*What to produce*
Reproduce all of the lines below, switching "tractor rear tire" to "rear tractor wheel" wherever it occurs and leaving everything else unchanged.

Dataset rows:
::::::

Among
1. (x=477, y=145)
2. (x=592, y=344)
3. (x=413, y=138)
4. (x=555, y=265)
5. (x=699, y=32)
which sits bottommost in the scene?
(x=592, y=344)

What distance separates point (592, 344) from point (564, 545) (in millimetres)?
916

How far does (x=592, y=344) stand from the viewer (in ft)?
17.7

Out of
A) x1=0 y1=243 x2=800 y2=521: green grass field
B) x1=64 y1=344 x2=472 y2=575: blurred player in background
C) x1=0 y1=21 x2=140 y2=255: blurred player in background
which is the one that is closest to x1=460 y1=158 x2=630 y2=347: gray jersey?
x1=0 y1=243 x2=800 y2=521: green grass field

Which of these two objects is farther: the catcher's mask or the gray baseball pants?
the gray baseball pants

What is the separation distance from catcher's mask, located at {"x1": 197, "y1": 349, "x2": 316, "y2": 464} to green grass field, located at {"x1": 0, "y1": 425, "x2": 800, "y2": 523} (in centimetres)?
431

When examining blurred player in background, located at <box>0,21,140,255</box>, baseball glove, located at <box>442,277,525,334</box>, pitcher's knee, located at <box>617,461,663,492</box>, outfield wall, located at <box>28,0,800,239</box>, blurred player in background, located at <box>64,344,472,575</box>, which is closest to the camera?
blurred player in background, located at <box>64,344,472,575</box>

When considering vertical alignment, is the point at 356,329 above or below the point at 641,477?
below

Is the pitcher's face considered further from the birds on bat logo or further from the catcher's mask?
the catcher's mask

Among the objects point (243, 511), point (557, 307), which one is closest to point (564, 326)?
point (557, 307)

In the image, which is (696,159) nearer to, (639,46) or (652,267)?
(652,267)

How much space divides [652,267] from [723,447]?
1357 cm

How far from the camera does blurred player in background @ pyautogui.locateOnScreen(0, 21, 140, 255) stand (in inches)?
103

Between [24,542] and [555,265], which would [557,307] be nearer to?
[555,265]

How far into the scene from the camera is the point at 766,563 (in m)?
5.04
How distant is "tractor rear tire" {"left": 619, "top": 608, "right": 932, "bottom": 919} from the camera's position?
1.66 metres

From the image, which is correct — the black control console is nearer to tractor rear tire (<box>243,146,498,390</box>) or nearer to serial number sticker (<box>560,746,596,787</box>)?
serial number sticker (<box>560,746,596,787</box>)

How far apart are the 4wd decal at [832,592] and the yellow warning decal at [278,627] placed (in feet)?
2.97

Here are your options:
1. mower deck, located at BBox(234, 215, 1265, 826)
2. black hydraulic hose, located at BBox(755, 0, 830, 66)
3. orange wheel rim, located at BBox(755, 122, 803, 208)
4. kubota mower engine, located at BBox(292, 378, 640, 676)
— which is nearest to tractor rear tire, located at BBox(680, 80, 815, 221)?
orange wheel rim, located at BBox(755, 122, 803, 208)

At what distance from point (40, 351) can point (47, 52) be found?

::::::

*Reply*
Among
1. (x=477, y=145)
2. (x=592, y=344)
3. (x=413, y=138)
4. (x=555, y=265)
5. (x=699, y=32)
which sits bottommost in the scene?
(x=592, y=344)

What distance separates point (592, 344) from point (564, 545) (in millimetres)?
916

How far does (x=592, y=344) stand from the viewer (in ft)?
17.7

Out of
A) x1=0 y1=243 x2=800 y2=521: green grass field
B) x1=64 y1=344 x2=472 y2=575: blurred player in background
C) x1=0 y1=21 x2=140 y2=255: blurred player in background
which is the one that is closest to x1=460 y1=158 x2=630 y2=347: gray jersey?
x1=0 y1=243 x2=800 y2=521: green grass field

Which of these two objects is farther: the catcher's mask or the gray baseball pants?
the gray baseball pants

What is the separation distance from catcher's mask, located at {"x1": 197, "y1": 349, "x2": 316, "y2": 464} to green grass field, located at {"x1": 0, "y1": 425, "x2": 800, "y2": 523} (in centimetres)?
431

When examining blurred player in background, located at <box>0,21,140,255</box>, baseball glove, located at <box>442,277,525,334</box>, pitcher's knee, located at <box>617,461,663,492</box>, outfield wall, located at <box>28,0,800,239</box>, blurred player in background, located at <box>64,344,472,575</box>, which is closest to the camera?
blurred player in background, located at <box>64,344,472,575</box>

When considering vertical alignment, is the point at 356,329 above or below the point at 641,477?
below

Is the pitcher's face considered further from the birds on bat logo or further from the catcher's mask?
the catcher's mask

Among the objects point (243, 511), point (557, 307), which one is closest to point (564, 326)?
point (557, 307)

In the image, which is (696,159) nearer to, (639,46) or (652,267)?
(652,267)

How much space divides [652,267] from [723,447]?
1357 cm

How far from the camera does blurred player in background @ pyautogui.locateOnScreen(0, 21, 140, 255) stand (in inches)?
103

Between [24,542] and [555,265], which would [557,307] be nearer to?
[555,265]

How far into the scene from the camera is the point at 766,563 (in m)?
5.04
How distant is "rear tractor wheel" {"left": 619, "top": 608, "right": 932, "bottom": 919} from the camera's position?
1.66 metres

From the image, which is correct — the black control console is nearer to rear tractor wheel (<box>243,146,498,390</box>) or nearer to serial number sticker (<box>560,746,596,787</box>)?
serial number sticker (<box>560,746,596,787</box>)

How far apart are the 4wd decal at [832,592] and the yellow warning decal at [278,627] placed (in feet)?
2.97

Here are your options:
1. mower deck, located at BBox(234, 215, 1265, 826)
2. black hydraulic hose, located at BBox(755, 0, 830, 66)
3. orange wheel rim, located at BBox(755, 122, 803, 208)
4. kubota mower engine, located at BBox(292, 378, 640, 676)
— which is nearest to rear tractor wheel, located at BBox(680, 80, 815, 221)?
orange wheel rim, located at BBox(755, 122, 803, 208)

At what distance from point (40, 351) can point (47, 52) be found?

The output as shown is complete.